## Given problem
Render the part of the records that opens with the line containing "Which applies to" and runs through the end of the records as a Markdown table with the columns No. and Line, numbering each line and leaving out blank lines.

★ ★ ★

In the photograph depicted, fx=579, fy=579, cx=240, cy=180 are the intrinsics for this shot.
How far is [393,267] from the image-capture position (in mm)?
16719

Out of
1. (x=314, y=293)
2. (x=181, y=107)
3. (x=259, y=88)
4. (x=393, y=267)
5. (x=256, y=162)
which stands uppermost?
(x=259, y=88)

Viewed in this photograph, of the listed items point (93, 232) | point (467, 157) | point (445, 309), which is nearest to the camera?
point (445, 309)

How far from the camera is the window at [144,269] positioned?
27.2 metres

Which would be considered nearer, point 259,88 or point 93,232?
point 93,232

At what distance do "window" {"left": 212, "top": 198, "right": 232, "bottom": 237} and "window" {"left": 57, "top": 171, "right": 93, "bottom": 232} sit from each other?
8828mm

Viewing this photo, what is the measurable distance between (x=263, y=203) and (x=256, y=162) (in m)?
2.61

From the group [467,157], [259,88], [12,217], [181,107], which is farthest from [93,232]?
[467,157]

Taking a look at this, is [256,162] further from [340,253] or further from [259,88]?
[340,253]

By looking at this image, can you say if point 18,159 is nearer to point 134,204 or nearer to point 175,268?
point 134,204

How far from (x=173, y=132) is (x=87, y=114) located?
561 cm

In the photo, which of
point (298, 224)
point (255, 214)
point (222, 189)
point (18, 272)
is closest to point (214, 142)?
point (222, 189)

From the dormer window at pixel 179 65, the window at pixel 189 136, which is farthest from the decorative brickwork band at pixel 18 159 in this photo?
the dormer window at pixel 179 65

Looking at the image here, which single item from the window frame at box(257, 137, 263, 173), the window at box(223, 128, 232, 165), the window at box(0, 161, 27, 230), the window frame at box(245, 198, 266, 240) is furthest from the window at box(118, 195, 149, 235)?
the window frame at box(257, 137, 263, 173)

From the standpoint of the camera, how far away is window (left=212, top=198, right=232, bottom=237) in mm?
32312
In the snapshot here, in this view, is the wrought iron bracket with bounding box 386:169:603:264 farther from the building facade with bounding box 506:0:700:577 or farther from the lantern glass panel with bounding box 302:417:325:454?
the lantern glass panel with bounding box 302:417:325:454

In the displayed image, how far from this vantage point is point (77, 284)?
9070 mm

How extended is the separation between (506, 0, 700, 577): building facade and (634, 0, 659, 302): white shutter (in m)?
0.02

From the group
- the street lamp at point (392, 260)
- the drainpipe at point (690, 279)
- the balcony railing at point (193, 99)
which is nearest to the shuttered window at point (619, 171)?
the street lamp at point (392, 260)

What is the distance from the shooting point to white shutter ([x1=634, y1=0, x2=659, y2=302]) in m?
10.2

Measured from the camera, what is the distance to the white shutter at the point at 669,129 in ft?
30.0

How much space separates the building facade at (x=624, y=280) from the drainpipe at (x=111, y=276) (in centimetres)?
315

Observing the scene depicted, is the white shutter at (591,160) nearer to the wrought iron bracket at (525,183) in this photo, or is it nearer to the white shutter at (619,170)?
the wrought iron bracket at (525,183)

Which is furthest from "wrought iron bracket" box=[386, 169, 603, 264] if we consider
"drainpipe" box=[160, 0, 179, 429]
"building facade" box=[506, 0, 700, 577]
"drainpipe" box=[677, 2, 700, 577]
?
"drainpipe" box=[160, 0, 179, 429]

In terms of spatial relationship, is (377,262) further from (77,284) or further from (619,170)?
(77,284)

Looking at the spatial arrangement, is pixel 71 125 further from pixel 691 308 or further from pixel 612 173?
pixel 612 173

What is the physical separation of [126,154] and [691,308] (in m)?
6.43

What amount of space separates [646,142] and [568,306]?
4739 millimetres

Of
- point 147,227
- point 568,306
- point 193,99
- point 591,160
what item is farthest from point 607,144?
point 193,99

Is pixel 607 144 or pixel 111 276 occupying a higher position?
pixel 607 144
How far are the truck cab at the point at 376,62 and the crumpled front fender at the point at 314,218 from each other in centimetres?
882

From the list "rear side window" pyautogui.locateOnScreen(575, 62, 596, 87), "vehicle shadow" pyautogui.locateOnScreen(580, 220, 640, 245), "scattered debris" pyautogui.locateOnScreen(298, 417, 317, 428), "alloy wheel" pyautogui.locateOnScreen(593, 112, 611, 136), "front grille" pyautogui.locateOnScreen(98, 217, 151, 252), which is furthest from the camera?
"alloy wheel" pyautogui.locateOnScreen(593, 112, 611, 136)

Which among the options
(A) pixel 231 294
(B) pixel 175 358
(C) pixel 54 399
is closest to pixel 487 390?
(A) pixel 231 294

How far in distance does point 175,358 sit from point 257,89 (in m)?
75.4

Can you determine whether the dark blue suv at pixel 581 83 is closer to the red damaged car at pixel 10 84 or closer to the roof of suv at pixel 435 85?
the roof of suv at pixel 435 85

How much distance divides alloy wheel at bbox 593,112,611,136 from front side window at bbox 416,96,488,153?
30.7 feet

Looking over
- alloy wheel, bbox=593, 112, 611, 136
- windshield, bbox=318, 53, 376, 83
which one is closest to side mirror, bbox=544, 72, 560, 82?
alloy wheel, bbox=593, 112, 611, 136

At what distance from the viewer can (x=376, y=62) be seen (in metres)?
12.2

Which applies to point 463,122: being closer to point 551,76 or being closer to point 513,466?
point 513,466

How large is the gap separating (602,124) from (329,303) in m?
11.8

★ ★ ★

## Correct response
| No. | Line |
|---|---|
| 1 | Which applies to point 463,122: being closer to point 551,76 or being closer to point 513,466? |
| 2 | point 513,466 |
| 3 | How large is the gap separating (602,124) from (329,303) in m? |
| 4 | 11.8 |